Airway hyperresponsiveness is thought to be important in modifying the response to inhaled allergens (30). However, no correlation has been found between specific and non-specific bronchial responsiveness in OA because of platinum salts (31) and with other low-molecular-weight agents the association is inconsistent (32). Lemière et al. (33) examined specific bronchial responsiveness to occupational agents in 16 workers who still showed skin reactivity but had normal airway responsiveness to methacholine after removal from work. They found that the main determinant of specific bronchial responsiveness (including seven SIC with cereal flour) was the level of specific immunization to the allergen (33). In the green tea-induced asthma model, it was also found that the key element for developing an asthmatic reaction was the degree of skin sensitivity (6). Walusiak et al. (34) reported that skin reactivity to common and occupational allergens is the main risk factor of baker's asthma in a cohort of apprentice bakers.

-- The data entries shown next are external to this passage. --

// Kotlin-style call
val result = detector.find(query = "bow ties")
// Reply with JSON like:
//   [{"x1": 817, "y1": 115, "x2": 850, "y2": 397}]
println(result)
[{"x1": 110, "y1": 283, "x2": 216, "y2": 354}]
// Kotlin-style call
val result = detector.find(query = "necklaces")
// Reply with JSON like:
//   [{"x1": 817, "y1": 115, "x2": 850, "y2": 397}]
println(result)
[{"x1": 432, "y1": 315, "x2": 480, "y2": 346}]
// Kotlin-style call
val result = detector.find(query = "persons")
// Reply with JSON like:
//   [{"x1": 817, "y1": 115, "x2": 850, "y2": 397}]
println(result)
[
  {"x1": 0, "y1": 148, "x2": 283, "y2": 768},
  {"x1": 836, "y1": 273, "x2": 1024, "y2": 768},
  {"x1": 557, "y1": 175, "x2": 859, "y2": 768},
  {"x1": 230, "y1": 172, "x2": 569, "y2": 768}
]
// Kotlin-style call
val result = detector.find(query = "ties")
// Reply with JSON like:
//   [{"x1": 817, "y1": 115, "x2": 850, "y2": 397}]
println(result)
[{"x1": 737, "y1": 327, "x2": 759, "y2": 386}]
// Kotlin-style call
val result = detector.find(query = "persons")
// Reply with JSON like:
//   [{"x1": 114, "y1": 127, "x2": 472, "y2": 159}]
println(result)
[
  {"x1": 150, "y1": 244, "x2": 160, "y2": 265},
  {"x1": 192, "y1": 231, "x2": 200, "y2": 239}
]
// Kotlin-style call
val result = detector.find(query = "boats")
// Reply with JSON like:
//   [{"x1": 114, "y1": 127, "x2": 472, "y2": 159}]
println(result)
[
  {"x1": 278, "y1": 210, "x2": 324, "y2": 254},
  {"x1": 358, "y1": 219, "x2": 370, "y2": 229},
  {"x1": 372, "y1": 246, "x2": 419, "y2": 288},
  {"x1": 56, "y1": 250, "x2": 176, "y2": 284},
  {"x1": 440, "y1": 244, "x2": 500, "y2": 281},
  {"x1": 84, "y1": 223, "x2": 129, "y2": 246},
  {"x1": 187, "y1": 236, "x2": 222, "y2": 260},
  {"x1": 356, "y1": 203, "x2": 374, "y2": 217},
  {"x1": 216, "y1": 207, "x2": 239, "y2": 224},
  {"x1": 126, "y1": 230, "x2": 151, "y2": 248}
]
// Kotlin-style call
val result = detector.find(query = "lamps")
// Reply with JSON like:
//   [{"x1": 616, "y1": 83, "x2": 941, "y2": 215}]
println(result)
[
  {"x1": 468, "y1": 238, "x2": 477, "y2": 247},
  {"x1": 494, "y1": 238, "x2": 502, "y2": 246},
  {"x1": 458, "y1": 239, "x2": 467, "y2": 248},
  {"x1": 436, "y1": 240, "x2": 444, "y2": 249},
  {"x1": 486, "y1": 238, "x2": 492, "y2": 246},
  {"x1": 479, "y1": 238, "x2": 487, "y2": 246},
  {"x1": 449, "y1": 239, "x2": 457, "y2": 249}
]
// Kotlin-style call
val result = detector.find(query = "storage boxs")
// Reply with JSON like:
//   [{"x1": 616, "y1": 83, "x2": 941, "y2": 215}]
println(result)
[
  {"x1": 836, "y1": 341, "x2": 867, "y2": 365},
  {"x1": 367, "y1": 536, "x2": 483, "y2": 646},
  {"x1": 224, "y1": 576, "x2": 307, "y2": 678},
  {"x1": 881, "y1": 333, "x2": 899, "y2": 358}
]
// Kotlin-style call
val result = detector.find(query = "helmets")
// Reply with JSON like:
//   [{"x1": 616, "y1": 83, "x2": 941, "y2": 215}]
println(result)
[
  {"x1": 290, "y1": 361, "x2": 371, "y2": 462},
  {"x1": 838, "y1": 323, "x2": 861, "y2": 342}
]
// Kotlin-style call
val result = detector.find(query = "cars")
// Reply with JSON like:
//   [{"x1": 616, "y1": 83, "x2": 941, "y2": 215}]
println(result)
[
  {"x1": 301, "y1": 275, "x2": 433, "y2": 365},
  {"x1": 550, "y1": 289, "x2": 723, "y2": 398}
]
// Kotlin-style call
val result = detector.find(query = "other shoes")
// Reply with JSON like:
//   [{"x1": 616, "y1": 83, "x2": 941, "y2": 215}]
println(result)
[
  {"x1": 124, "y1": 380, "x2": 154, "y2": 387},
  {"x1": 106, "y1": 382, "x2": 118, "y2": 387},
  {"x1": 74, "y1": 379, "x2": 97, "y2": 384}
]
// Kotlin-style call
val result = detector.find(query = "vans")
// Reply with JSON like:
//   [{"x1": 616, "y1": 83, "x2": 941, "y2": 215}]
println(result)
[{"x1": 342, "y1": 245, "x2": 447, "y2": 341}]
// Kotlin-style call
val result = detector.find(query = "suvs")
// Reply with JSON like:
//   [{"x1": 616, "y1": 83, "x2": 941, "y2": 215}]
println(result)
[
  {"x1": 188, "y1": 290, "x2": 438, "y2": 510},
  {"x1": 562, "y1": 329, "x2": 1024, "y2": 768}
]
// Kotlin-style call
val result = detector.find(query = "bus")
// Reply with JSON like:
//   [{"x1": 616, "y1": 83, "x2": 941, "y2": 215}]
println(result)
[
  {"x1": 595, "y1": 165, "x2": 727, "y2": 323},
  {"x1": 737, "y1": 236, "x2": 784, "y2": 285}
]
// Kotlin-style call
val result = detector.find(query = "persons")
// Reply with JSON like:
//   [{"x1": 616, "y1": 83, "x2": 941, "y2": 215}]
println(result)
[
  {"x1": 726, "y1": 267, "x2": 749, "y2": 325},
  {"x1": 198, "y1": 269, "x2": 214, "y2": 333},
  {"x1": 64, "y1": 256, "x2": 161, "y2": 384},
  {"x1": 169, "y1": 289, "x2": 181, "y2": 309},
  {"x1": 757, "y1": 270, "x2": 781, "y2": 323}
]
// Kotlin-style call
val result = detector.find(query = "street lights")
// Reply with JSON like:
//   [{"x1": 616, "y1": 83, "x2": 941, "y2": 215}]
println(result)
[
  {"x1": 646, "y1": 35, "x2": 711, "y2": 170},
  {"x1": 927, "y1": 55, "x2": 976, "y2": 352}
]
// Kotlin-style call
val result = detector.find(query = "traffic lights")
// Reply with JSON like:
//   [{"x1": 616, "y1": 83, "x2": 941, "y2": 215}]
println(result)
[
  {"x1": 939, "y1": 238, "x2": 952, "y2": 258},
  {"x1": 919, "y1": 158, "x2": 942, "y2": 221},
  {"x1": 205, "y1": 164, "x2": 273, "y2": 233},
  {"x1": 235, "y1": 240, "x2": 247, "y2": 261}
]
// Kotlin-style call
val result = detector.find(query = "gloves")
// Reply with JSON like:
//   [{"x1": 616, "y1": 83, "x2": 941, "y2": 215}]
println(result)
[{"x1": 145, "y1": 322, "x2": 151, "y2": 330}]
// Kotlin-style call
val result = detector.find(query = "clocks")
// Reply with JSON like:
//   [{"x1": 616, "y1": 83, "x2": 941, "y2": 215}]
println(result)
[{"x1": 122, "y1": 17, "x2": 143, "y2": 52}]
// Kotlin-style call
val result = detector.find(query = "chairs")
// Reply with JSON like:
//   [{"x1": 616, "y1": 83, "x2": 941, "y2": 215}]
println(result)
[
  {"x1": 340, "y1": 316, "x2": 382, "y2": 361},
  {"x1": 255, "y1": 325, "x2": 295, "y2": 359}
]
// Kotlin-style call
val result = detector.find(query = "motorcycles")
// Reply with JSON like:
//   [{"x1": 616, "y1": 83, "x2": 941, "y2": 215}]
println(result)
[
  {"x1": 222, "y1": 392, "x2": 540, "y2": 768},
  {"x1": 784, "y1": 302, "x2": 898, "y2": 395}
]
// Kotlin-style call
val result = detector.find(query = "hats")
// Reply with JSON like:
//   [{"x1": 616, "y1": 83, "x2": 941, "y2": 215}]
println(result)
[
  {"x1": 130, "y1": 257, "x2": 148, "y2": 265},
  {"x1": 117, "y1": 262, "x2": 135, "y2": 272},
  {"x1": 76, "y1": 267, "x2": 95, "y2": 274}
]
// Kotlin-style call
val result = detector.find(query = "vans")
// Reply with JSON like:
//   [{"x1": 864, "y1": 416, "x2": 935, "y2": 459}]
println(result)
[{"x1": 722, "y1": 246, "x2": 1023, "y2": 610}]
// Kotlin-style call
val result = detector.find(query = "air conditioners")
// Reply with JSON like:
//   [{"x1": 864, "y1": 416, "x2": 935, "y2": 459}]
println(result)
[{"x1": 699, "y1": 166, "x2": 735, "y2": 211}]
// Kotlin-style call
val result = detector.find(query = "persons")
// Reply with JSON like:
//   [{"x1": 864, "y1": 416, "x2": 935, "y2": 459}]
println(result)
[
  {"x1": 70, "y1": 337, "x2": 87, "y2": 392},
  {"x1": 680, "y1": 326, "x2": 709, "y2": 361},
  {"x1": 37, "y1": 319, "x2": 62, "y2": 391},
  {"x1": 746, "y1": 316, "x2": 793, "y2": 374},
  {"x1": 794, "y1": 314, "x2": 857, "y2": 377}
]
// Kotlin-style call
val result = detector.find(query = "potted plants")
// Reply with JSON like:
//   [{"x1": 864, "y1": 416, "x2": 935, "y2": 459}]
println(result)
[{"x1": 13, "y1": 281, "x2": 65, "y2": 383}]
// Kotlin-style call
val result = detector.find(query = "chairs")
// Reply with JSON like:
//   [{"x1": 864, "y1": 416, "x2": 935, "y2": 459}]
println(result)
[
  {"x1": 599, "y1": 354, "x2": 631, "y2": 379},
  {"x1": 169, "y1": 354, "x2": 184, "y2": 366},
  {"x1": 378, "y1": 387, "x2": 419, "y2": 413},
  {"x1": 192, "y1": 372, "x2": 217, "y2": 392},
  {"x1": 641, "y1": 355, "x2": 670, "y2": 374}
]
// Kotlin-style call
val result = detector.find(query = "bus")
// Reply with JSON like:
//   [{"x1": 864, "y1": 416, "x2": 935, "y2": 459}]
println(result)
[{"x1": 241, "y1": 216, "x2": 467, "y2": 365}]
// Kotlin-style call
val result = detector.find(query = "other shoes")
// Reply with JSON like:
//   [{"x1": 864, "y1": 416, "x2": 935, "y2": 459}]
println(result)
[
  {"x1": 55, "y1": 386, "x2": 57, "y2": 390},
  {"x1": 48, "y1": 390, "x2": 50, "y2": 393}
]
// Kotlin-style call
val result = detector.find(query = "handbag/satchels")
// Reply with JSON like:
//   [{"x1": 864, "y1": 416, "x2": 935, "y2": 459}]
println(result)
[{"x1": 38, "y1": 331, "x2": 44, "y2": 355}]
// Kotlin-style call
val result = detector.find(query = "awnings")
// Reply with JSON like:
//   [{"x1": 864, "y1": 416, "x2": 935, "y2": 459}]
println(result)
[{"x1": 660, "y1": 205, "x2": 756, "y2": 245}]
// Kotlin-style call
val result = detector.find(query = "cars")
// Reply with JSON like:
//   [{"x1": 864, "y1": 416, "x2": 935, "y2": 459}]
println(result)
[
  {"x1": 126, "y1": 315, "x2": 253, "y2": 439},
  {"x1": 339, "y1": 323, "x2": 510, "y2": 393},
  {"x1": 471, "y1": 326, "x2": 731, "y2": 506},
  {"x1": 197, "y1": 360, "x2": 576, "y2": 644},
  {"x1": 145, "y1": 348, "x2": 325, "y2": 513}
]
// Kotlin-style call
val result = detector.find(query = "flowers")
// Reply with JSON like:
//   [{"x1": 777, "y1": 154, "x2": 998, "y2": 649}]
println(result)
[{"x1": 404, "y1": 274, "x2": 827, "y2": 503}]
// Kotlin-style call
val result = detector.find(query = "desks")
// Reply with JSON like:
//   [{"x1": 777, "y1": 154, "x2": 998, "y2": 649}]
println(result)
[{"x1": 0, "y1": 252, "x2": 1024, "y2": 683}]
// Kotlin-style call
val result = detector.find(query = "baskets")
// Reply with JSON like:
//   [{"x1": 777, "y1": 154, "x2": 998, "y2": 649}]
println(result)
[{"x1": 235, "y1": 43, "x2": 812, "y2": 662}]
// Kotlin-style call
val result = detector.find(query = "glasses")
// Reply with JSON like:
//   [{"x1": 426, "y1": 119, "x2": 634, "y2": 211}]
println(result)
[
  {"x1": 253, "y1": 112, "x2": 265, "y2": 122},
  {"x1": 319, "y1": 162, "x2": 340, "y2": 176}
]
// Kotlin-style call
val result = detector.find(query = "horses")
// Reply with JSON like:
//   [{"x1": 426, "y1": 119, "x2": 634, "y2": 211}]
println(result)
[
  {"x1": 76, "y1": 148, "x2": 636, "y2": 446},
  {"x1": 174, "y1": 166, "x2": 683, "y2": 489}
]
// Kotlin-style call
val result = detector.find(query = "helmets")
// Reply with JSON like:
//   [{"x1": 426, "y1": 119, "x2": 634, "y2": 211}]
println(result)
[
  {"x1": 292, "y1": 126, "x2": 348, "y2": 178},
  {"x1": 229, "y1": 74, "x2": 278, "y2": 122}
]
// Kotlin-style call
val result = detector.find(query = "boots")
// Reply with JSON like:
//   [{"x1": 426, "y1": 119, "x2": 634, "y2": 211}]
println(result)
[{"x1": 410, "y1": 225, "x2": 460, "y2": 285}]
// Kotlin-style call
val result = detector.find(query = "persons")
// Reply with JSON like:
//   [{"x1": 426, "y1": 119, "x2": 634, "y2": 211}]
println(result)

Choudat et al. (35) reported a significant correlation between bronchial hyperresponsiveness to methacholine and the provocative dose of flour dust causing a decrease in FEV1 of 15%, but not with the dose of flour provoking a FEV1 fall of 20%. In the studies by Cockcroft et al. (3–5) the correlation between allergen PC20 and skin sensitivity was closer than that between allergen PC20 and methacholine PC20. Our results also show that the level of specific bronchial responsiveness to bakery-derived aeroallergens is conditioned by specific immunological reactivity to this allergen, as determined by skin sensitivity, modulated by non-specific bronchial hyperresponsiveness, the latter being less essential.